We depend on our credit facility for future capital needs and may use it to fund a portion of cash distributions to unitholders, as necessary, depending on the level of our operating cashflow. The Partnership believes that the consummation of the (i) Blackwater Acquisition, (ii) Equity Restructuring, (iii) Offering and (iv) ArcLight Transactions will allow it to maintain compliance with the consolidated total leverage to EBTIDA required under the facility.
24. Subsequent Events
Distribution
On January 22, 2014, we announced that the board of directors of our General Partner declared a quarterly cash distribution of $0.4525 per unit for the fourth quarter ended December 31, 2013, or $1.81 per unit on an annualized basis. The cash distribution was paid on February 14, 2014, to unitholders of record as of the close of business on February 7, 2014, together with our General Partner. The ex-dividend date was February 5, 2014.
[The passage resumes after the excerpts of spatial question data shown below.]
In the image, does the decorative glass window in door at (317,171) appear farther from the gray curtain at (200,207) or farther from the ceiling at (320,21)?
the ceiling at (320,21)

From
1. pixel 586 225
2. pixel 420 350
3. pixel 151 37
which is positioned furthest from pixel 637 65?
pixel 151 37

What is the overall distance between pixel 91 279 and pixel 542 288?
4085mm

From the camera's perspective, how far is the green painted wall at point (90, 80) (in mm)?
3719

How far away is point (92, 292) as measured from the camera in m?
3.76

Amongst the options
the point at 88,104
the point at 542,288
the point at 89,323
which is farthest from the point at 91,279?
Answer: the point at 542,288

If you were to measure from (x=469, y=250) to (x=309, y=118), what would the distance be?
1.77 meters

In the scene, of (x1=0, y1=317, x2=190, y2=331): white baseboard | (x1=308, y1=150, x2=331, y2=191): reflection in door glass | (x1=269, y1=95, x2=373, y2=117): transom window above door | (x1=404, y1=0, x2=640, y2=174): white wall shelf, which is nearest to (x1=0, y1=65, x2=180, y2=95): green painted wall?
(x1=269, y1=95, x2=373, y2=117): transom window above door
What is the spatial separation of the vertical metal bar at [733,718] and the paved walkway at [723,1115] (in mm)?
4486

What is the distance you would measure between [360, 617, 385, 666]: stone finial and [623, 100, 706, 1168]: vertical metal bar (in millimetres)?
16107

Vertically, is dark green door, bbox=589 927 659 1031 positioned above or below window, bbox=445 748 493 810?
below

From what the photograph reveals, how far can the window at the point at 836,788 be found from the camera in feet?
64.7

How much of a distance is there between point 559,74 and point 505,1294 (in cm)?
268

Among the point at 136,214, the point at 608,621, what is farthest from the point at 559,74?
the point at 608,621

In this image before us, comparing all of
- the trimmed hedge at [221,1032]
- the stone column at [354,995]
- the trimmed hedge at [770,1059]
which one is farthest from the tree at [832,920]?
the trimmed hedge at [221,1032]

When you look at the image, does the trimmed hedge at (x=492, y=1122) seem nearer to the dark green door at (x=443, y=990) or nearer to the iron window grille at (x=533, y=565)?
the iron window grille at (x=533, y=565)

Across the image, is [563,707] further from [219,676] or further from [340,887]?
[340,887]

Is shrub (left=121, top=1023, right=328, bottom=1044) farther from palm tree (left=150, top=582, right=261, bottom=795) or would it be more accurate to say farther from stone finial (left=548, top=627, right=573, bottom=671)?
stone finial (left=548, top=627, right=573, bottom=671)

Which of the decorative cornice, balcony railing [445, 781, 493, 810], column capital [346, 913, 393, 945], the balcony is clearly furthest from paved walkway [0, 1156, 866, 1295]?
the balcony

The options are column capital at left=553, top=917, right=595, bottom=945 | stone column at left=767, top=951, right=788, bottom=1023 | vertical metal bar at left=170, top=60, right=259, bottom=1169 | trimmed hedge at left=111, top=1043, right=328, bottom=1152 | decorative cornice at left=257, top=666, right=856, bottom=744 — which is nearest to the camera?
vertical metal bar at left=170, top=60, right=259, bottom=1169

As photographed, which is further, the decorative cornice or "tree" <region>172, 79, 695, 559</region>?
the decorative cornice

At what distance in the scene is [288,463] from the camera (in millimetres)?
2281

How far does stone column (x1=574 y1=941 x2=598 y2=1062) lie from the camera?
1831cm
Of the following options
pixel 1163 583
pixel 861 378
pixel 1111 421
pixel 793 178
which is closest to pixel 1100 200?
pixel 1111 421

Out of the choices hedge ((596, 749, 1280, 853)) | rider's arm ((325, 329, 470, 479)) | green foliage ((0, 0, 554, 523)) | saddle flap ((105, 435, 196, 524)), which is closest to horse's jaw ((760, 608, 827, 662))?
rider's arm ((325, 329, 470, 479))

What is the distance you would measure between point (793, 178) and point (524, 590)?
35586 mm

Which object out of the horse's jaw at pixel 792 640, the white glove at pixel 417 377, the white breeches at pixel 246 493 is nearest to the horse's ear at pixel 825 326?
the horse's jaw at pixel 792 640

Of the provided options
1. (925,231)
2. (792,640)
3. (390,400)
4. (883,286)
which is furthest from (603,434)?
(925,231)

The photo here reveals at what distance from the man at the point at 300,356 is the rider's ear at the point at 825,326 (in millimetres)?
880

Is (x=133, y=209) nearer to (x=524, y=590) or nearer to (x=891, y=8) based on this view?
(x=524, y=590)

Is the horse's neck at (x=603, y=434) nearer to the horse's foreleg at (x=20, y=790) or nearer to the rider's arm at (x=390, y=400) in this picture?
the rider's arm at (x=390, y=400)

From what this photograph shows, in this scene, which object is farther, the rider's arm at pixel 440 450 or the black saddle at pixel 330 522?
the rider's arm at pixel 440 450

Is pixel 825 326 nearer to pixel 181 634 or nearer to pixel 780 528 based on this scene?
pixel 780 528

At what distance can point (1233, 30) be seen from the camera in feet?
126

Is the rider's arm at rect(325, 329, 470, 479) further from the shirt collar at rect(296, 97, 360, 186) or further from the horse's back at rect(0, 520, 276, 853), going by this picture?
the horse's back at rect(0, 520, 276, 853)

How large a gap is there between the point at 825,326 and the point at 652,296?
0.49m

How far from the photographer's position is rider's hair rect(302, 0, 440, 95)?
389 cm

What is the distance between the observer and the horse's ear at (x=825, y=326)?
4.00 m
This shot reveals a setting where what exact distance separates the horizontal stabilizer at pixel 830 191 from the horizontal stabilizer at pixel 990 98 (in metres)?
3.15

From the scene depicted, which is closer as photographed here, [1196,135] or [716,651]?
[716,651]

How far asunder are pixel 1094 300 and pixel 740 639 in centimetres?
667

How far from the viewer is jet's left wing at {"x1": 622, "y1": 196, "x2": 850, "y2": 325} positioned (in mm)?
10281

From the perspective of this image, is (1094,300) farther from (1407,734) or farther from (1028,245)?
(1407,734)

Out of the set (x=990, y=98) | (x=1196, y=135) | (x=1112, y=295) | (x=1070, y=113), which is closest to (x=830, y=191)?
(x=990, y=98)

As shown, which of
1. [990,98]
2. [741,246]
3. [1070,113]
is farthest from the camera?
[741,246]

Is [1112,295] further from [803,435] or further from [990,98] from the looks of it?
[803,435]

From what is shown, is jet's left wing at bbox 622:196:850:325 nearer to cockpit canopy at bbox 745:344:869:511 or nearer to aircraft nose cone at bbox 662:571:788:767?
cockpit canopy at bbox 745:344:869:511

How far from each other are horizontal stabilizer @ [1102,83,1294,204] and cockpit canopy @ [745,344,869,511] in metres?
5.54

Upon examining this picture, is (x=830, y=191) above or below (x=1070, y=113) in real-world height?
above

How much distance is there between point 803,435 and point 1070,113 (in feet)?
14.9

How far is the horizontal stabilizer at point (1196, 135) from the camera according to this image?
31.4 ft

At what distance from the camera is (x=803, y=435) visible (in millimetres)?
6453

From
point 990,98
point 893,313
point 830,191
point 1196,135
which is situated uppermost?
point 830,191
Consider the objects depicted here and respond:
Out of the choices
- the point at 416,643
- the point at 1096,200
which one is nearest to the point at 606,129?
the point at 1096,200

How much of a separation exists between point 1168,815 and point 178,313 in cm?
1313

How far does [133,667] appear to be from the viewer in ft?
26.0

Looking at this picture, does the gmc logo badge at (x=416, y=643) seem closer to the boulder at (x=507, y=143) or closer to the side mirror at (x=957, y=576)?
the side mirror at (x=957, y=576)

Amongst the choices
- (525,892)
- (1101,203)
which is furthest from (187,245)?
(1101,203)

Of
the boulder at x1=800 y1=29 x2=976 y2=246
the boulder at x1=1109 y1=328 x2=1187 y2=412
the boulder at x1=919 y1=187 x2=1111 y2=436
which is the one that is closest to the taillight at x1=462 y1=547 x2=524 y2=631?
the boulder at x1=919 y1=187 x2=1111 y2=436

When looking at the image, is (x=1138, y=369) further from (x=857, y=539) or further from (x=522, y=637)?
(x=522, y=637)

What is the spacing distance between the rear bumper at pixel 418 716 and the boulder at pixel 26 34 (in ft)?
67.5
Completion of PVA Acquisition
On January 31, 2014, the Partnership acquired, from Penn Virginia Corporation ("PVA"), approximately 120 miles of high- and low-pressure pipelines ranging from 4 to 8 inches in diameter with over 9,000 horsepower of leased compression, and associated facilities located in the Eagle Ford shale in Gonzales and Lavaca Counties, Texas. The consideration for the PVA Asset Acquisition was financed with the net proceeds of the Partnership’s January 2014 equity offering of $87.3 million and the proceeds from the issuance to our General Partner of 1,168,225 Series B PIK Units representing series B limited partnership interests in the Partnership. The Series B PIK Units have the right to share in distributions from the Partnership on a pro rata basis with holders of the Partnership’s common units and will convert into common units on a one-for-one basis on the second anniversary of the initial
issuance The conflicts committee of our General Partner’s board of directors approved the Series B PIK Unit issuance and the transactions contemplated thereby.
Purchase and Sale Agreement
In the fourth quarter of 2013, a subsidiary of the Partnership entered into a purchase and sale agreement with Transcontinental Gas Pipe Line Company, LLC ("Transco"), a subsidiary of Williams Partners, LP, to acquire natural gas pipeline facilities for approximately $6.5 million that are contiguous to, and connect with, our High Point system in offshore Louisiana. The closing of the purchase and sale agreement was subject to FERC approval of Transco's application to abandon by sale to us the pipeline facilities and to permit the facilities to serve a gathering function, exempt from FERC's jurisdiction. The FERC granted approval of Transco's application during the first quarter of 2014, and the purchase and sale agreement is expected to close by the end of the first quarter of 2014.